══ Record set ══
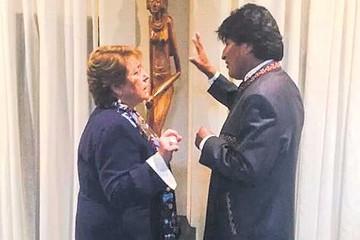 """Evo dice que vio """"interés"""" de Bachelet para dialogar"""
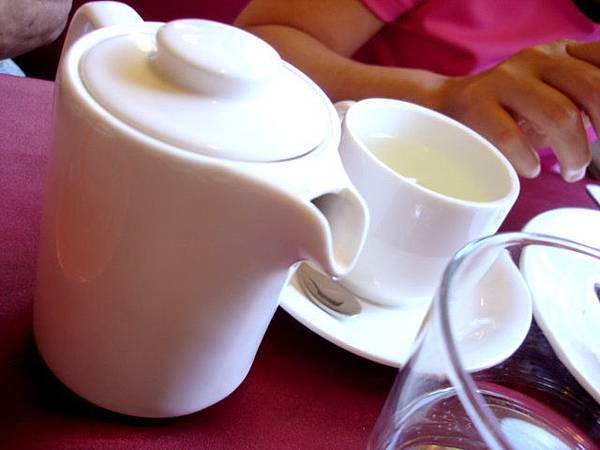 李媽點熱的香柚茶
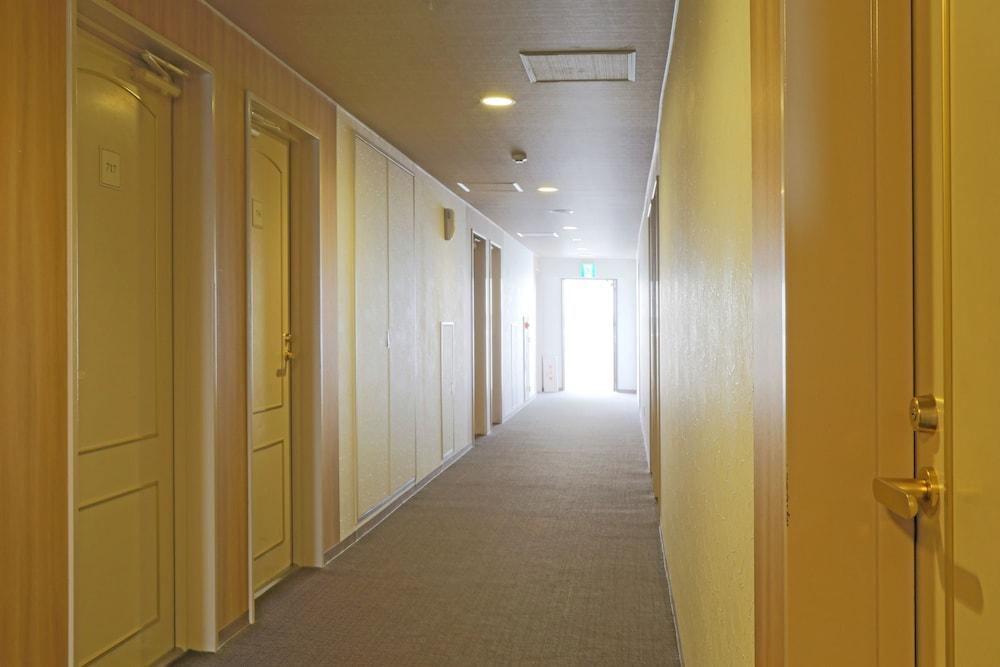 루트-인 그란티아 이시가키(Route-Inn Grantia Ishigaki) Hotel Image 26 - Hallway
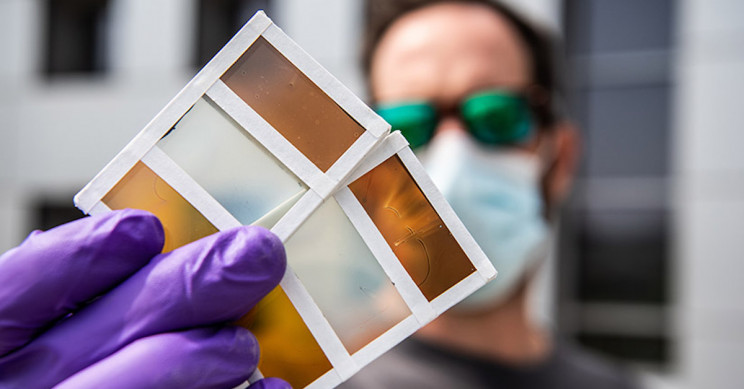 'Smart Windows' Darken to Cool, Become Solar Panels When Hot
═══
══ Record set ══
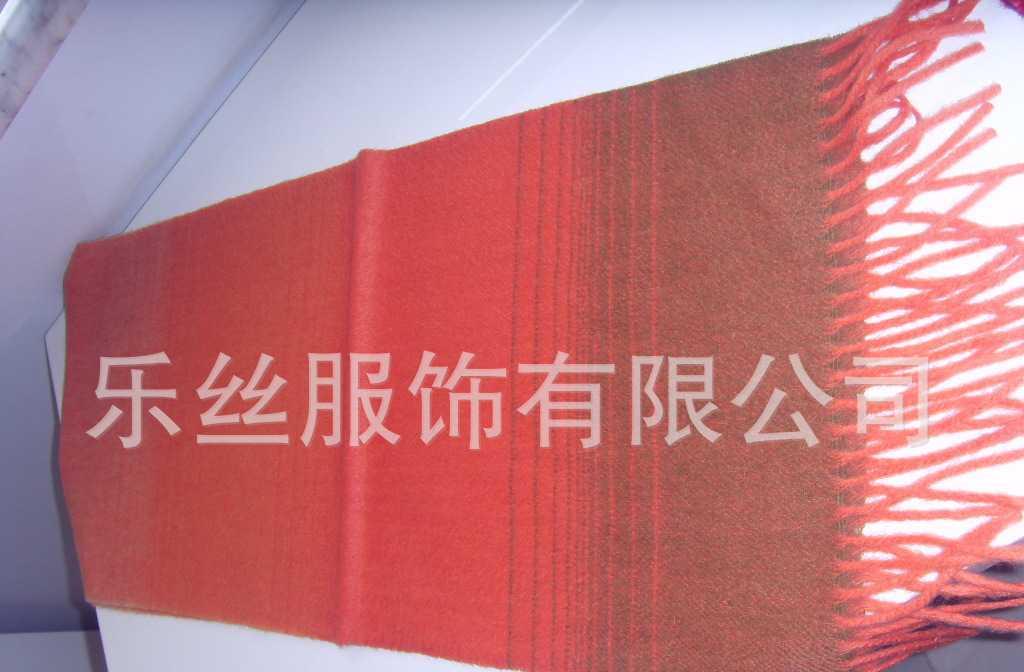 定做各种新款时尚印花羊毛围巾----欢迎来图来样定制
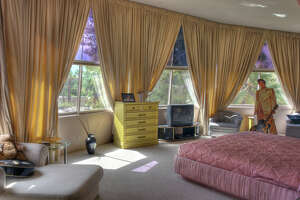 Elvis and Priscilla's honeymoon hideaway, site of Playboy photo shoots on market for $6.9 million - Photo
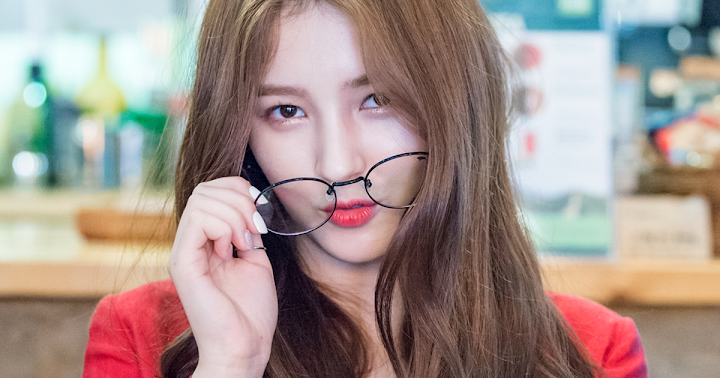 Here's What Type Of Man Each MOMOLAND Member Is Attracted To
═══
Task prompt: Write out exactly the run of lines above that starts at the line containing "定做各种新款时尚印花羊毛围巾----欢迎来图来样定制" and ends at the line containing "Here's What Type". Include both, and leave the pictures out.

Result for this exercise:
 定做各种新款时尚印花羊毛围巾----欢迎来图来样定制
 Elvis and Priscilla's honeymoon hideaway, site of Playboy photo shoots on market for $6.9 million - Photo
 Here's What Type Of Man Each MOMOLAND Member Is Attracted To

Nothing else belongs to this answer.